— Instrução 1 —
Transcreva com fidelidade a passagem do artigo sobre o crime de patrocínio simultâneo que começa nas palavras "O site do STJ, de" e termina após as palavras "imóvel da falida.".
— Instrução 2 —
Com base no artigo sobre o crime de patrocínio simultâneo, responda:
(a) Qual turma do Superior Tribunal de Justiça deu provimento ao recurso?
(b) De qual município o advogado atuou como procurador no processo de falência?
(c) Qual empresa o advogado representou no ato jurídico de arrematação de imóvel da falida?
— Instrução 3 —
Redija a continuação do artigo sobre o crime de patrocínio simultâneo, partindo do ponto em que o texto se encerra.

— Trecho de origem —
◇ ◇ ◇ ◇
UMA DISCUSSÃO SOBRE O CRIME DE PATROCÍNIO SIMULTÂNEO

09/09/2018 às 08:59
Leia nesta página:

O ARTIGO DISCUTE APLICAÇÃO DO CRIME DE PATROCÍNIO SIMULTÂNEO EM JULGAMENTO NO STJ.

UMA DISCUSSÃO SOBRE O CRIME DE PATROCÍNIO SIMULTÂNEO

Rogério Tadeu Romano

O site do STJ, de 6 de setembro do corrente ano, informou que a  Sexta Turma do Superior Tribunal de Justiça (STJ) deu provimento a um recurso para restabelecer sentença que absolveu sumariamente um advogado acusado do crime de patrocínio simultâneo – quando o profissional defende na mesma causa, simultânea ou sucessivamente, partes contrárias.

O advogado atuou como procurador do município de Ferraz de Vasconcelos (SP) em processo de falência contra a empresa Incoval Válvulas Industriais Ltda., na condição de credor, e também, na mesma ação, como representante da empresa Jovi Empreendimentos Imobiliários, em ato jurídico de arrematação de imóvel da falida.
◇ ◇ ◇ ◇
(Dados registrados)
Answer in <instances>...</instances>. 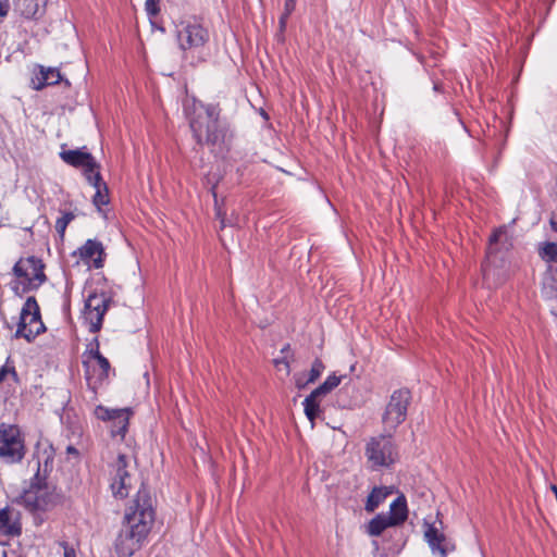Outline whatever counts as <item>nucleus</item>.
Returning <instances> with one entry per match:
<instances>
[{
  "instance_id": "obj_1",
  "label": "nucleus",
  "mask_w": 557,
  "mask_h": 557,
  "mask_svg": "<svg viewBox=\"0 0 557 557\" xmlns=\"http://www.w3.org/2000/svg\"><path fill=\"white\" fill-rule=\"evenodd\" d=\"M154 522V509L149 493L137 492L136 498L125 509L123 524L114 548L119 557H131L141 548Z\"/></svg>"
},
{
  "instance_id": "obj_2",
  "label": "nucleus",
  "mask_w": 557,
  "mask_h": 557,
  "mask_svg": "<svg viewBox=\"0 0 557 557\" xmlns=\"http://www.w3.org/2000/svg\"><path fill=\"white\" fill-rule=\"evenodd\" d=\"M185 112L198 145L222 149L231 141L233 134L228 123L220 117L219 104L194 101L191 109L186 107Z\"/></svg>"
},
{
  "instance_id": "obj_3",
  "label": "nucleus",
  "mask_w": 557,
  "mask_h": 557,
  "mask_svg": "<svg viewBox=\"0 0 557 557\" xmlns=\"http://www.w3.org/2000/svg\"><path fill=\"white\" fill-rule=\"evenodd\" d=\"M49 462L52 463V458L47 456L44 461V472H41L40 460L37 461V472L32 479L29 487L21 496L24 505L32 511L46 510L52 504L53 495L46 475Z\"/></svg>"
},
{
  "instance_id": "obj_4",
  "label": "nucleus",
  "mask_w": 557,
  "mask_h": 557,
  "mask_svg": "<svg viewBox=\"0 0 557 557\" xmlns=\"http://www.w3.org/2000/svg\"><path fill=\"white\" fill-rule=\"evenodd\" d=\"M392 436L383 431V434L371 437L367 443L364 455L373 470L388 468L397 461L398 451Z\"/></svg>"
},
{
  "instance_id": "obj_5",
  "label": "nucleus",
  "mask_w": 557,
◇ ◇ ◇ ◇
— Resposta final 1 —
O site do STJ, de 6 de setembro do corrente ano, informou que a  Sexta Turma do Superior Tribunal de Justiça (STJ) deu provimento a um recurso para restabelecer sentença que absolveu sumariamente um advogado acusado do crime de patrocínio simultâneo – quando o profissional defende na mesma causa, simultânea ou sucessivamente, partes contrárias.

O advogado atuou como procurador do município de Ferraz de Vasconcelos (SP) em processo de falência contra a empresa Incoval Válvulas Industriais Ltda., na condição de credor, e também, na mesma ação, como representante da empresa Jovi Empreendimentos Imobiliários, em ato jurídico de arrematação de imóvel da falida.

— Resposta final 2 —
(a) A Sexta Turma.
(b) Do município de Ferraz de Vasconcelos (SP).
(c) A Jovi Empreendimentos Imobiliários.

— Resposta final 3 —
A sentença considerou que o município não é parte adversa da Jovi Empreendimentos na demanda judicial, por isso não se configurou o crime de patrocínio simultâneo, também chamado de tergiversação no Código Penal. Para o relator do recurso do advogado no STJ, ministro Sebastião Reis Júnior, foi correta a interpretação da primeira instância.

“Como o recorrente apenas apresentou proposta de arrematação de bem imóvel da massa falida em nome da empresa Jovi Empreendimentos Imobiliários, não se pode falar em conflito de interesses, porquanto tal providência, na realidade, favorece os credores da massa falida, entre eles o município de Ferraz de Vasconcelos; não visualizo, em momento algum, a atuação contra os interesses do município, que, repito, como parte credora, objetiva receber os valores devidos pela empresa falida”, fundamentou o ministro.

O relator destacou que somente a conduta de quem efetivamente representa, como advogado ou procurador judicial, na mesma lide, partes contrárias, encontra adequação típica na figura descrita no artigo 355, parágrafo único, do Código Penal.

A matéria foi objeto de discussão no REsp nº 1722255.

Diz o parágrafo único do artigo 355 do CP:

Incorre na pena deste artigo o advogado ou procurador judicial que defende na mesma causa, simultânea ou sucessivamente, partes contrárias.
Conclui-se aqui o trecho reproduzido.